Last weekend my wife and I decided to go on a little sightseeing excursion in our vicinity. We took her mom and aunt along, so it had to be an easy and chilled trip, that also provided something interesting to see. The destinations we picked were both on the outskirts of the city of Puebla: Val'Quirico and Chipilo.
The Authentic and the Original
Both places are known to be "Italian villages" with one huge difference: While Chipilo was actually settled by Italians in the 19th century, Val'Quirico has been constructed in very recent years to look like a typical Italian town, after a private club had gone bankrupt and sold its large property. As such it is populated almost exclusively by tourists, with everyone else working in the tourist industry.
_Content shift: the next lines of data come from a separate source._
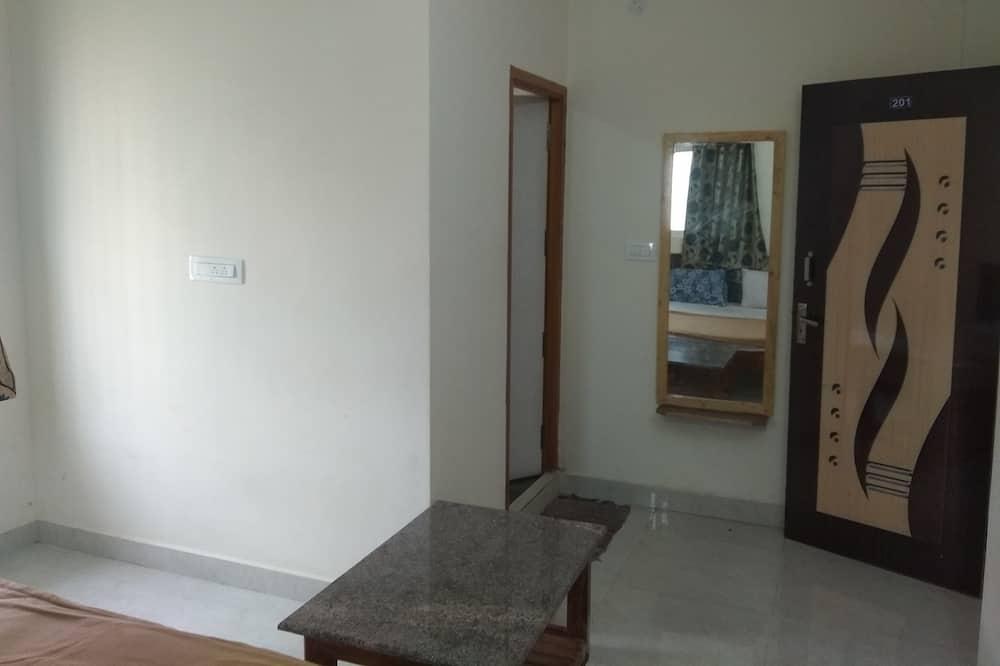 Basic Triple Room, Multiple Beds - Guest Room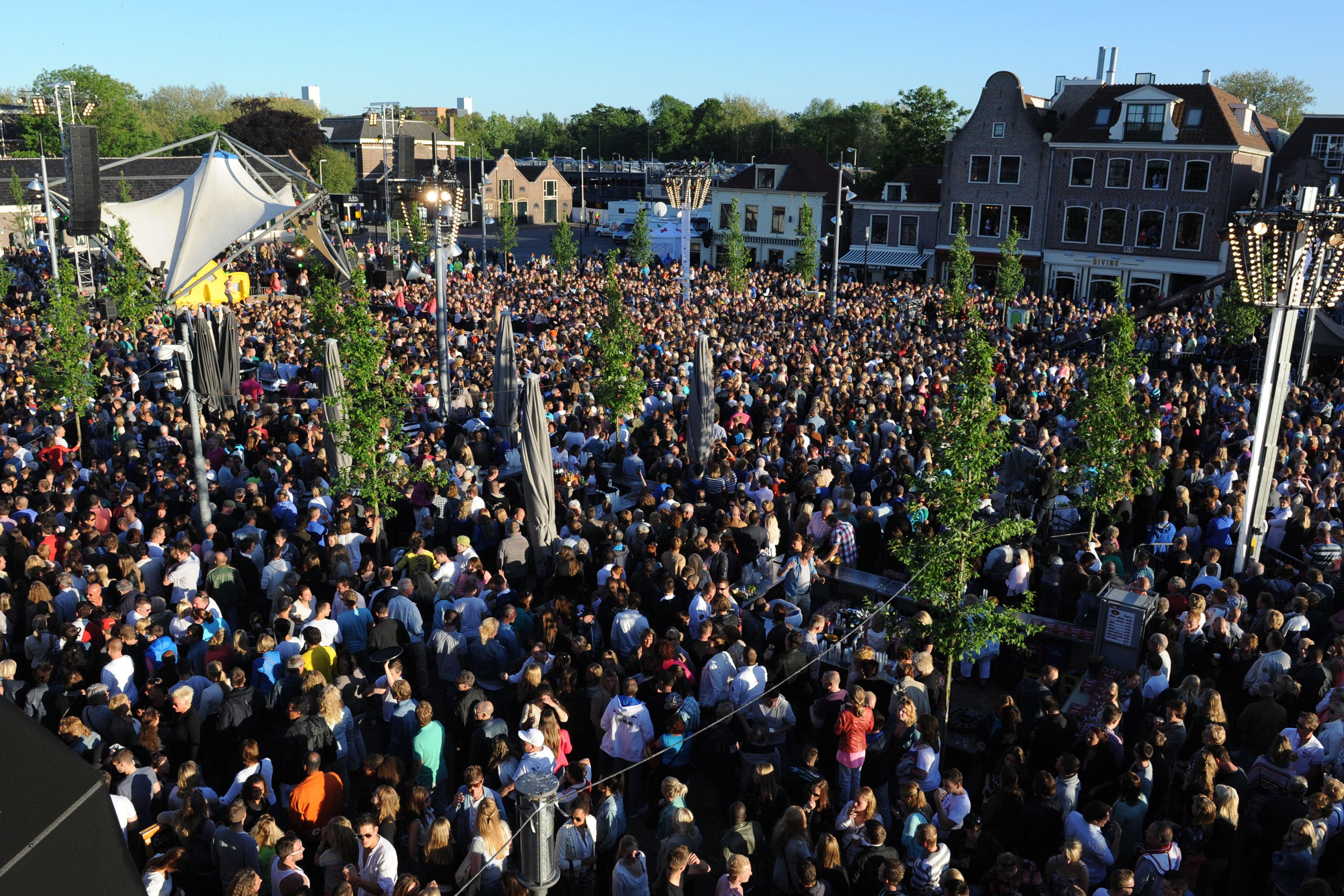 Volgens de initiatiefnemers van citymarketing gebeurt er al heel veel in Purmerend. Zoals destijds het muziekfeest van de Tros met onder andere Jan Smit. Een barstensvolle Koemarkt was hier getuige van. (Foto: Han Giskes)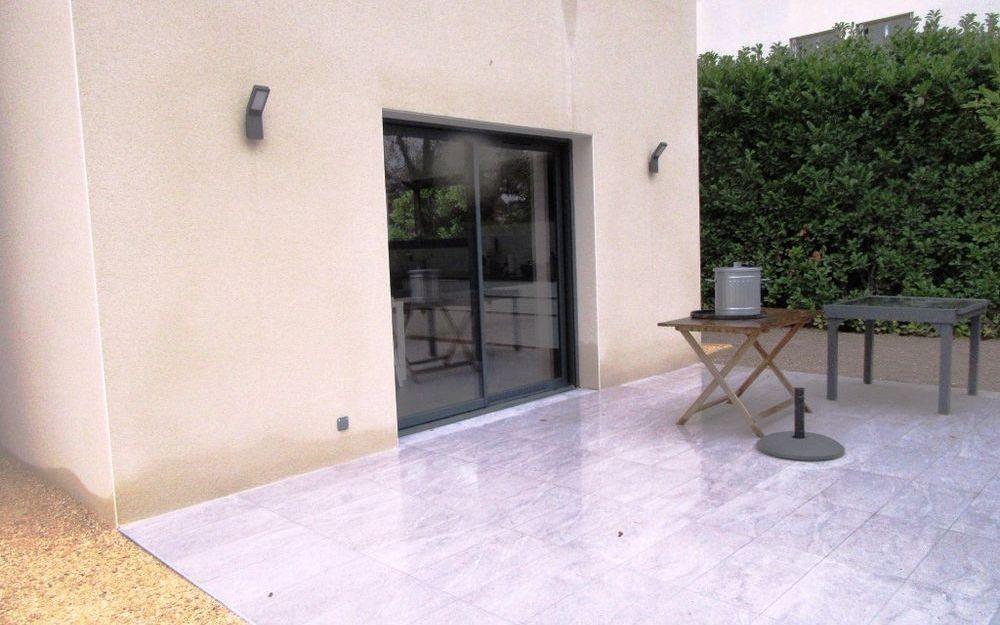Villa Contemporaine neuve : terrasse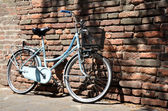 Old bike — Stockfoto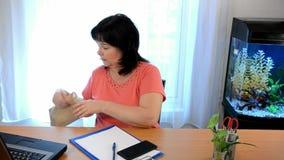 La donna di affari ha un attacco di panico durante la conversazione telefonica archivi video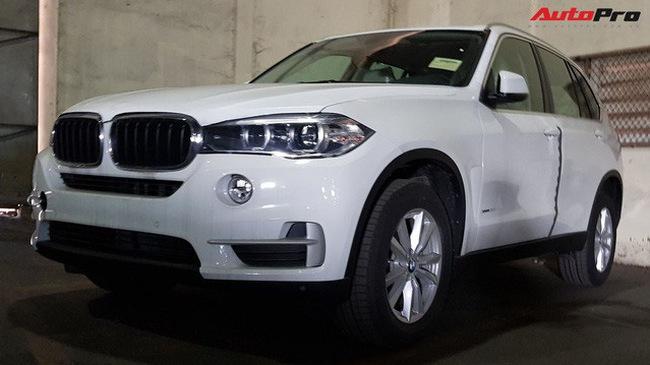 Lô xe BMW của Trường Hải làm thủ tục như thế nào?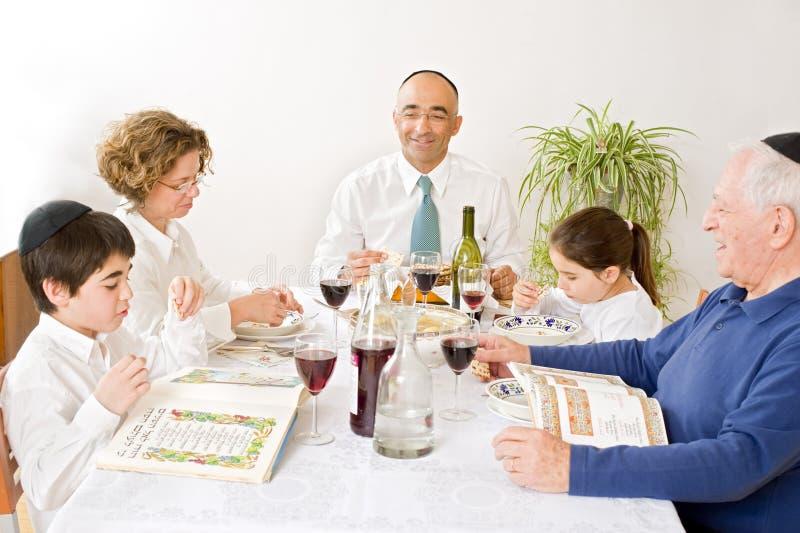 Joodse familie die passover viert stock afbeelding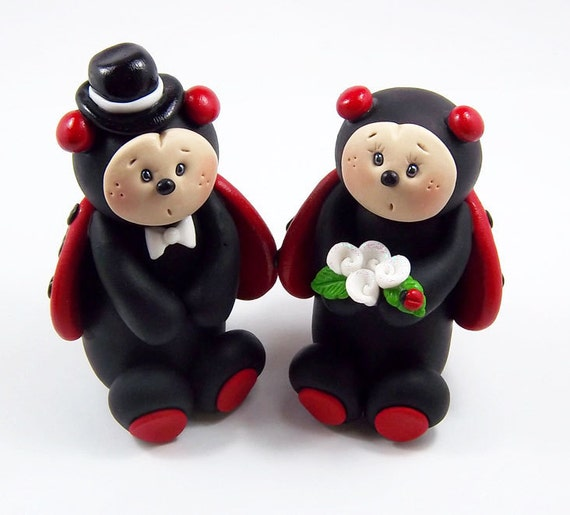 Bride and Groom Ladybugs, Lovebugs, Custom Wedding Cake Topper, Handmade Personalized Clay Figurines, Cute Wedding Decoration, Love Bug
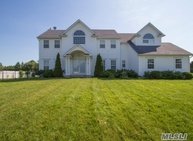 83 Sweetgum Ln Miller Place NY, 11764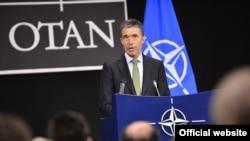 NATO-nyň Baş sekretary Anders Fogh Rasmussen NATO-Orsýet Geňeşiniň maslahatynyň yzy bilen metbugat konferensiýasynda çykyş edýär. Brýussel, 19-njy aprel, 2012.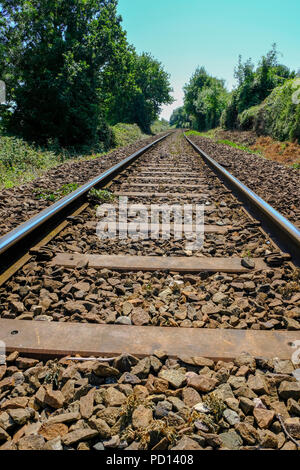Railway track on the Exmouth to Exeter Avocet line, East Devon, England, UK - Stock Image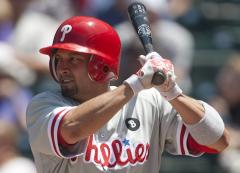 Phils' Victorino suspended for brawl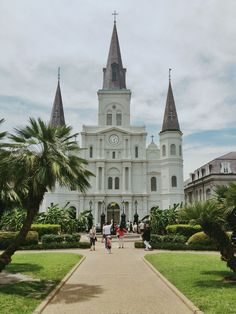 Jackson Square | New Orleans.. the last time we were there we encountered an entire wedding party walking down the street to the rhythm of a jazz band accompanying them. It was so perfect!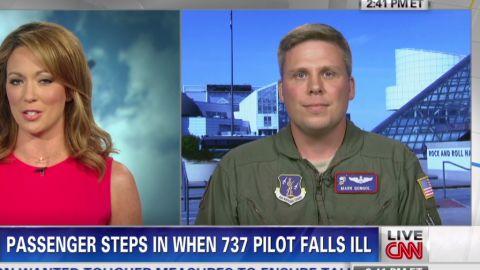 nr intv mark gongol hero passenger helps pilot_00013130.jpg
Though I expected the place to have a fake feel about it, at least I knew we would see a striking difference to the typical Mexican small town. With Chipilo it was the exact opposite: though the differences to any other town would be very subtle, if at all present, at least they would be based on real culture. In either case I was looking forward to seeing them.
Val'Quirico: Fake but at least Not Plastic!
To give credit where it's due, it was our fellow Hive blogger @travelshots who inspired me to check out this place, after posting about it a few months ago. Judging from his pics it seemed like the town was for real in trying to appear exotic, and they seemed to have pulled it off in a credible way. So even though on the way there we kept bringing up Las Vegas or Disneyland as examples of fake structures, in the end I was impressed by the serious brickwork, stone masonry, massive wood, and adobe employed ... along with plenty of concrete of course, which they managed to hide very skillfully.
For fans of architecture or (natural) building, Val'Quirico provides a feast for the eyes, and those who are interested in real estate investment may be impressed at the potential opportunities. Being a recently built tourist site, there are numerous realtors advertising that while the price of an apartment may be comparable to Mexico City, renting it out on a nightly basis will ensure an incredibly quick return. Great! This has apparently prompted lots of investors to funnel money into this town, and new buildings seem to be rising out of the ground on all sides, all in the same allegedly Italian style.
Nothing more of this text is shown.